If you like this style of tent, I don't think you could go wrong with either company.
 

Alex MacDonald

that's His Lordship, to you.....
#28
couple of years ago, my good friend Jan Uchytil (Jan the Bear) decided to pop for a used wall tent. That was the year of the big fire near Ellensburg on Blewett Pass, and we had our cook tent plus another little tent already set up for elk camp near the top of the pass. Damned forest service shut off every access so we couldn't get our tent out, and then it began to snow. We lost everything there, so we decided to go up the Icicle (complete waste of time!). Jan's tent had a sewn-in floor, so we had to assemble the frame, stake out the tent, and with 4 guys, try to slide the frame inside. MUCH easier said than done! Yeah, it was nice and warm, and dry since it poured all week, but.....Mr. Bear decided to sell the tent immediately afterward. It was incredibly difficult to put that frame in and out of the damn thing. I had my little A-frame popup trailer, and was comfy the entire time. And when we had to break camp, all I had to do was drop the walls and boogie!
 
#29
I am wondering about floor seams on the kodiak vs springbar. Springbar has stitched seams and kodiak has welded seams. For you guys out there who have had yours for some years, what's your observation. Are the welded seams holding up ok? I'm not worried about stitched seams. The welded ones I'm not sure about for long term longevity. Like to hear some feedback:)
 
#30
I own two Springbar tents (Traveler 5, and Colossus) and a Kodiak 9x12 cabin tent with wall enclosure. I have been in bad weather in all the tents.. including snow. I agree the Kodiak has a thicker floor but I always use a ground tarp and a floor drop cloth inside the tent so that difference is not a deal breaker for me.
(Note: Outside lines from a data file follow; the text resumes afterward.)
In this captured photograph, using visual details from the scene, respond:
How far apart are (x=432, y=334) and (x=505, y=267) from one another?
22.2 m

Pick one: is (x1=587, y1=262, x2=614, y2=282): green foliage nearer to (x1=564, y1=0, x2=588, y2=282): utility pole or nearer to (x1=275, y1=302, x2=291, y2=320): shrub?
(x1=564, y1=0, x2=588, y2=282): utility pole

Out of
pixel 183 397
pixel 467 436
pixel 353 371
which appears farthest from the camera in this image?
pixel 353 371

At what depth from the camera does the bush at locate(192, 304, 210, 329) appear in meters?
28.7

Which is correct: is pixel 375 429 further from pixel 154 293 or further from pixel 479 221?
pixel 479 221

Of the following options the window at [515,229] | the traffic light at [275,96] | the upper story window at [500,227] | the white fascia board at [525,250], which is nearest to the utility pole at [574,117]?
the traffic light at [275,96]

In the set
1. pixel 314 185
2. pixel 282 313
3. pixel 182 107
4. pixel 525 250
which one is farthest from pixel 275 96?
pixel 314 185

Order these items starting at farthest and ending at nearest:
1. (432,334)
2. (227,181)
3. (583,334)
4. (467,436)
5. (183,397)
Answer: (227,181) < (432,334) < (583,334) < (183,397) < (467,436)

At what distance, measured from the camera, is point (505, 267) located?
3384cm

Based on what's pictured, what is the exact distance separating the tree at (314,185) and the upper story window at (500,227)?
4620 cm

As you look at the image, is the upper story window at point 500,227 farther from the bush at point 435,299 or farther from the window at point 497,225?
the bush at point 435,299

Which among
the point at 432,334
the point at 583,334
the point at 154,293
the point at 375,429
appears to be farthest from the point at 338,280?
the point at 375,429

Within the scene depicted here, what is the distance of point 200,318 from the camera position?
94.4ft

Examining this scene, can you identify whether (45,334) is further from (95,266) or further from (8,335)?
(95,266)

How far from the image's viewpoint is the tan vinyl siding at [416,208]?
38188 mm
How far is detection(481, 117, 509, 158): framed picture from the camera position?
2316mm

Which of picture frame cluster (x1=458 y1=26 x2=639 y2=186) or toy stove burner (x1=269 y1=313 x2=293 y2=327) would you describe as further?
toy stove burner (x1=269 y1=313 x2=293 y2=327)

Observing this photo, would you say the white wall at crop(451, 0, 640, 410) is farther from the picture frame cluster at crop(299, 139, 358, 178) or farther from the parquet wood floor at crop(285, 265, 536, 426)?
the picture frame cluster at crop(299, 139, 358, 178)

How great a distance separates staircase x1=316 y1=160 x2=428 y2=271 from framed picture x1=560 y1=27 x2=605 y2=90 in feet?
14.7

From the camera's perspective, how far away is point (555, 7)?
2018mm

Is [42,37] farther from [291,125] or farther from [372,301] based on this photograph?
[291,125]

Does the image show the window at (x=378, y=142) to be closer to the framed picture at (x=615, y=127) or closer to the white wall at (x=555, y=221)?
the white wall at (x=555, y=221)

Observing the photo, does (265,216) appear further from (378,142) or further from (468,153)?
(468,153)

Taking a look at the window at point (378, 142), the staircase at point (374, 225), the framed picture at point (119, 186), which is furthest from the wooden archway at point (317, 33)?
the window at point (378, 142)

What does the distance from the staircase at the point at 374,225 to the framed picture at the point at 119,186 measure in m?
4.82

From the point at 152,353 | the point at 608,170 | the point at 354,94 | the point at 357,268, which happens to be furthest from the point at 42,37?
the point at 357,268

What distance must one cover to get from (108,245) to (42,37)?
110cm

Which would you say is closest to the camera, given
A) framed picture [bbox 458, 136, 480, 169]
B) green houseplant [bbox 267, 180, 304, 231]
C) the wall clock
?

The Kodiak tents have their waterproofing sprayed on the tent vs the Springbar (non Highline version of the tent) made in Utah where the canvas is completely soaked twice in the waterproofing which means better long term protection from the elements. The Springbar Highline tents are made in China and not Utah and use the same spray on method of water proofing as the Kodiak tents. Both tents are very well made and should last decades when stored correctly. I was able to get my Springbar Colossus tent customized by contacting their factory direct so keep that in mind. You wont have that option when buying a Kodiak tent. Plus the Springbar warranty local to Utah and the ability to obtain parts more local than China could be a deal breaker for some. I think the metal stake loops in the Springbar are far superior than the Kodiak stitched cloth stake loops in keeping the tent in one place during bad weather. For my Springbar Travelr 5 I now use 12" large lag bots and washers and a cordless drill to secure this tent in the ground and the metal stake loops in the Springbars work perfect for that. Cuts down on set up time. Over all if I had to choose one tent for my family and cost was not an option then I would go Springbar (local life time warranty, customization possible, better waterproof method, & metal stake loops). If you wanted to save some $$$ and a small drop in quality which might not show up for decades then go with Kodiak. No matter which tent you choose they both will be better in bad weather than most tents out there and they will last for decades. Warning if you do choose Springbar remember they make their tents by hand in batches so it could take 4-7 weeks before you get your tent. If you are in need of a tent quicker than that then Kodiak would be a better option. Happy camping!!!